The opening track, “My Only Regret,” introduces us to Mabbitt’s newfound sense of clarity. His transitions from sweet tenor to pronouncing bellow could have easily crowded the stage; however, the guitars have plenty of room to swing.
A melodic skeleton holds these diverse tracks together. Keyboards tinker here and there – most successfully in “Make Me Believe it” – and set this supergroup apart from their less-seasoned contemporaries: they show off a willingness to control the energy inherent in metal for sake of more theatric pronouncements.

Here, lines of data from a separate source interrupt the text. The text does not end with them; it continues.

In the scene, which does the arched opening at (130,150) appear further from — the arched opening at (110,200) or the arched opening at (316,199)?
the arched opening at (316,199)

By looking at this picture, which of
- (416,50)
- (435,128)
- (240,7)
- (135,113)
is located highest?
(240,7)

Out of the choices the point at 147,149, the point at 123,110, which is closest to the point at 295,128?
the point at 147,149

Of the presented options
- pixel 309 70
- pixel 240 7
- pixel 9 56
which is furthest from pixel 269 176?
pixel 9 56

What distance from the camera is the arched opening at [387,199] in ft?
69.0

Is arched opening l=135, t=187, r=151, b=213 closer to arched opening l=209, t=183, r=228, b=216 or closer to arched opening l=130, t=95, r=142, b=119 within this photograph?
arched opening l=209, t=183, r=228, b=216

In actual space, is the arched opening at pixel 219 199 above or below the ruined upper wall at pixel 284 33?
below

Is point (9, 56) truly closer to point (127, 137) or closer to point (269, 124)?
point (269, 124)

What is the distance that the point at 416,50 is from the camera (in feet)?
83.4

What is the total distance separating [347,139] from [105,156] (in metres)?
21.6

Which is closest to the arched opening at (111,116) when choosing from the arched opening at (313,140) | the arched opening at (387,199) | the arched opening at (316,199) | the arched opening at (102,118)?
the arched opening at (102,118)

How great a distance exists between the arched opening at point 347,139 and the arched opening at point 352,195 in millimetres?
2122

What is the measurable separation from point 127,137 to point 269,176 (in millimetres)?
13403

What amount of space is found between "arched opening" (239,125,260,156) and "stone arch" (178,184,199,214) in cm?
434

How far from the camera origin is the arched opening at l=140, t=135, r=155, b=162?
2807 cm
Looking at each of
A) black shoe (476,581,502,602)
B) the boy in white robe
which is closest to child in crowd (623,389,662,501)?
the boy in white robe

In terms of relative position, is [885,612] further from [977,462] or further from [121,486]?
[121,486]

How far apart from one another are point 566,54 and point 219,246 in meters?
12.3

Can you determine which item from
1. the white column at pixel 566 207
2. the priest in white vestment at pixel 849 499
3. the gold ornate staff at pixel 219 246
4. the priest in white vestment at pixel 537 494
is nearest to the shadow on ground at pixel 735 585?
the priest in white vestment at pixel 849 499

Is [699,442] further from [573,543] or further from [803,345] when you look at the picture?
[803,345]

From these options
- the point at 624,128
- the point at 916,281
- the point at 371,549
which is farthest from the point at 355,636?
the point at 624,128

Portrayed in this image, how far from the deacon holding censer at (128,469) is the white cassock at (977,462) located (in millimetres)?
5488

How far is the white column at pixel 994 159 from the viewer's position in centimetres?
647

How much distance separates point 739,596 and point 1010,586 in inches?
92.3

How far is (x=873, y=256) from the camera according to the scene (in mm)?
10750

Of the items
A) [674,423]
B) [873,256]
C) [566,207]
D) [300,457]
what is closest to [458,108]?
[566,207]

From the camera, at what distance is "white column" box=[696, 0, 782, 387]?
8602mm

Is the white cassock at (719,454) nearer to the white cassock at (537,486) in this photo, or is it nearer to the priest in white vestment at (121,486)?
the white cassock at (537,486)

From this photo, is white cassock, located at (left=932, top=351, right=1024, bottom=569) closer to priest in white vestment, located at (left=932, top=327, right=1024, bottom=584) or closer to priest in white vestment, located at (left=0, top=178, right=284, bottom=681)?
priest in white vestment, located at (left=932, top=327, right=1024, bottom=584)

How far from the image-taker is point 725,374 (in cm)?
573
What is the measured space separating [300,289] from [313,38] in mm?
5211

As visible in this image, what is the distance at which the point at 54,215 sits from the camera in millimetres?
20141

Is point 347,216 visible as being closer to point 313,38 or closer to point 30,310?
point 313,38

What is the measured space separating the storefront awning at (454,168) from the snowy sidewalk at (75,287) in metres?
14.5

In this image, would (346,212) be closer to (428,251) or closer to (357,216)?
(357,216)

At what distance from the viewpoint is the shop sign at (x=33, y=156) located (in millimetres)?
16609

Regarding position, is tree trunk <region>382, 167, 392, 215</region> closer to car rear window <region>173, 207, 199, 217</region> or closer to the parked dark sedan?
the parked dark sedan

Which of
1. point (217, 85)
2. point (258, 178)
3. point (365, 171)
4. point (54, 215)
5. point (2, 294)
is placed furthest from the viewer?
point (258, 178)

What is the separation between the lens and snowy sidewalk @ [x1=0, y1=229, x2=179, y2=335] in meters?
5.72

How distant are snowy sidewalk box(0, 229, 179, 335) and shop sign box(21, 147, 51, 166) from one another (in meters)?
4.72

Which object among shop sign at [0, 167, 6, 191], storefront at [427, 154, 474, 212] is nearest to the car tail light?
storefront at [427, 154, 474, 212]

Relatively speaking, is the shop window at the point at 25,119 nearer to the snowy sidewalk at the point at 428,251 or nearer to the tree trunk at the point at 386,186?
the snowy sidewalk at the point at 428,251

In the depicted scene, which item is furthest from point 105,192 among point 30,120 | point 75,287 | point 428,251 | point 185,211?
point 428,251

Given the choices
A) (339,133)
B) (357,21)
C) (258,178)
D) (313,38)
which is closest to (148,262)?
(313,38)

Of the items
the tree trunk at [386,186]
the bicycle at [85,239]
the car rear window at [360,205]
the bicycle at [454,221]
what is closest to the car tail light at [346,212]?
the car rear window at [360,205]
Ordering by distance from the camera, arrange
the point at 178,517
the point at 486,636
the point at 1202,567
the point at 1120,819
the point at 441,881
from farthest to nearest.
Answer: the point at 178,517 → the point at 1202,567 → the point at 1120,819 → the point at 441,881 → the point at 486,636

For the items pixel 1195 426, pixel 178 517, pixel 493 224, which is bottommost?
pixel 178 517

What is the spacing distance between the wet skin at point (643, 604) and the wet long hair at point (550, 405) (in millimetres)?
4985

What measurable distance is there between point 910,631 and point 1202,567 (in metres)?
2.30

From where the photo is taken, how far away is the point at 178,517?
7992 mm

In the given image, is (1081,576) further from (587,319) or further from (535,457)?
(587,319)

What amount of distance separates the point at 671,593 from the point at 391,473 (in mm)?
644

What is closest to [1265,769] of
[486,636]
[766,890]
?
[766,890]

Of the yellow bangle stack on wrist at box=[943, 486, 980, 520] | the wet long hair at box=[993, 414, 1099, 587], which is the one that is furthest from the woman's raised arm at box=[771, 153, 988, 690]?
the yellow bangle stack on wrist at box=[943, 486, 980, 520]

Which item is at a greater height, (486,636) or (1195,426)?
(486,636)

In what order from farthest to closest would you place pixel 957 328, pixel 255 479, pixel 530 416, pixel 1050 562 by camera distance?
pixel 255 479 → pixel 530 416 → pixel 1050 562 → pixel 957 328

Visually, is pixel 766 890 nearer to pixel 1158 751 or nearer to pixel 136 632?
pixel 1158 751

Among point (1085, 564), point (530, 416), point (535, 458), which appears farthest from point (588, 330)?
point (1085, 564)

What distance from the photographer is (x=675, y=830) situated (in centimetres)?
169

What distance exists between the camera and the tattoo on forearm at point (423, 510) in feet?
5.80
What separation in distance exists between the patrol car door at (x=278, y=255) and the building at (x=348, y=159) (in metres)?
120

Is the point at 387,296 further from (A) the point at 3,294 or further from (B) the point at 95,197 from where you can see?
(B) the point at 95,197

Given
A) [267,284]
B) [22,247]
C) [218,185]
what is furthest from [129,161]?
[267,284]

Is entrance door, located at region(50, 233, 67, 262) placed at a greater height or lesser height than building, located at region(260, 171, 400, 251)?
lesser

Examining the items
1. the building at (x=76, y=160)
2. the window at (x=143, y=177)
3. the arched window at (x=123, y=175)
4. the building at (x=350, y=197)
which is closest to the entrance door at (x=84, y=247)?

Percussion is scarce on Shapeshifter. Instead, they employ electronic beats which- at best- support the reliably rhythmic and layered guitars; at their worst, they bleed into their leads (“Ghosts in My Bedroom”). Luckily, the lead guitar tears through the beat like lightening delighted. And for fans of post-hardcore: breakdowns are nigh (“Keep Tellin Yourself You Were Right”), which is the summit of the album.
Shapeshifter succeeds in its promise of reminiscence, yet maintains a spirit of innovation. It is worth the investment as aging fans of the genre will welcome the nod to their more turbulent times of adolescence and relish in the fresh musical arrangements; newcomers will feel swelled by the anthemic peaks of every track and march.